A: I see puddles frequently and even have the issue here at my own home where there are depressions in my asphalt driveway and where my front sidewalk meets my drive. (I didn’t build the house I currently live in.)

The patio repair is not that hard to do, but you threw in a wildcard with respect to what the repair will look like. You want your patio to look nice and not like a hodgepodge of different colors and textures. Judging from the excellent photos you sent, I can tell you that it would be next to impossible to install a patch that blended in perfectly. (You can see all the photos at AsktheBuilder.com.)

There’s another issue in play. You mentioned there’s a crack in the patio that’s directly related to the low curved retaining wall. And you also want to make the repair once. Failure is not an option.

When you add all these pieces of the puzzle together, you only come up with one repair option in my book. You need to do a thin — perhaps just 2 inches — concrete overlay.

Concrete overlays can come in a variety of flavors. You can do one as thin as a coat of stucco! This means the overlay is really just fine sand and cement. It’s possible to get the overlay as thin as 1/8 inch, but 1/4 inch would be an easier project to manage for the DIYer inside you.

If you hired me to write the simple set of specifications for your job so you could get really accurate bids and be sure the job would be done right here’s what I’d go with.

I’d want the concrete overlay to be 2 inches thick where it starts at the outer edge of the concrete patio where it passes over the low retaining wall. Before I’d even start to do the work, I’d cut a scrap piece of wood 2 inches thick and place it on the outer edge of the patio. Then I’d rest a straightedge on the small piece of wood.

I’d want to check to see how thick the overlay would be when it got back to the house, making sure the patio had a consistent slope of 1/8-inch per foot. This way rainwater would drain off the patio with ease. You can get by with 1/16 inch per foot, but it takes an expert concrete finisher to maintain this slope and not create a new puddle in the middle of the new overlay! After all, you want this repair done once.

The concrete would have small pencil reinforcing rods in it. These rods are 3/8 inch in diameter. I’d prime and paint them with a rust-resistant paint before the job would begin, as I don’t want the rods to start to deteriorate in case you broadcast salt on the patio in the winter months. These rods must have at least 1/2 inch of concrete under them when the overlay is poured.

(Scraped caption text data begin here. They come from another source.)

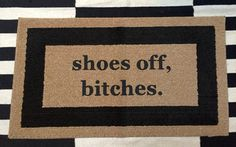 Shoes Off, Bitches door mat / area rug by Be There in Five. Break the ice with house guests by having your doormat kindly ask them to remove their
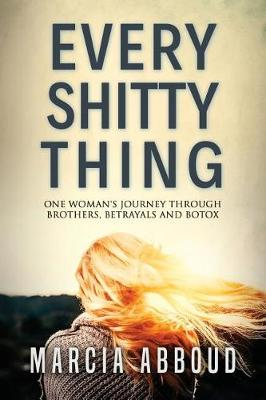 Every Shitty Thing: One Woman's Journey Through Brothers, Betrayals and Botox (Paperback)
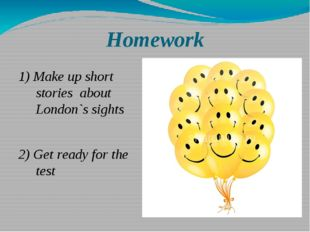 Homework 1) Make up short stories about London`s sights 2) Get ready for the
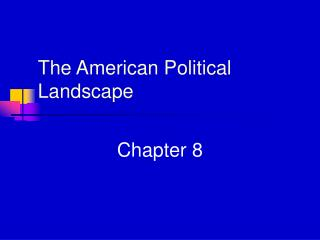 The American Political Landscape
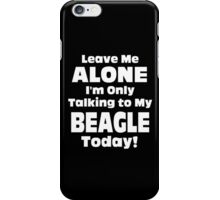 Leave Me Alone I 'm Only Talking To My Beagle Today - Funny Tshirts iPhone Case/Skin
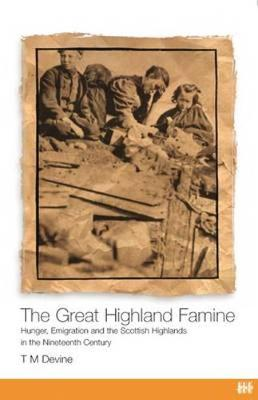 The Great Highland Famine Hunger, Emigration and the Scottish Highlands in the Nineteenth Century by Tom M. Devine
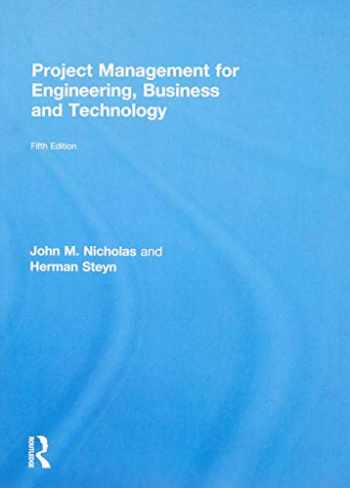 9781138937352-1138937355-Project Management for Engineering, Business and Technology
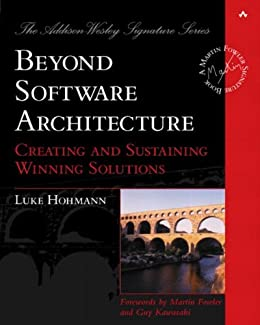 Beyond Software Architecture: Creating and Sustaining Winning Solutions (Addison-Wesley Signature Series (Fowler)) von [Hohmann, Luke]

I’d make sure the spacing of the rods was 2 feet on center in both directions. Imagine creating a giant piece of graph paper but using the steel rods as the lines. This steel ensures the overlay will stay together as one piece and not have settlement issues where part of the slab drops lower than an adjacent piece as is happening over the retaining wall.

The size of the stones in this concrete overlay is critical. I’d not want any stone to be larger than 3/8 inch in diameter. Some gravel pits sell a gravel called pea gravel where the stones are round and about the size of small grapes, none being larger than 3/8 inch in diameter. You can also use small crushed gravel that is a similar size.

I’d specify a seven-bag mix, which makes the concrete stronger than the minimum 4,000 pounds per square inch strength recommended for outdoor slabs in a cold climate. My specifications would also state to be sure to pressure wash the existing concrete patio to get a great bond between the old and new concrete.

I’d list as an option the application of a thin layer of cement paint to the old, damp concrete before the pour. The steel rods make this quite problematic. If you have enough helpers present, you can do this cement paint application with them brushing it on the damp concrete just before it’s covered with the new overlay concrete. You make cement paint mixing pure Portland cement with water until it’s the consistency of normal paint.

Keep in mind you can add color to the concrete! You can buy dry-shake pigments and make your new patio look like leather or even the sky!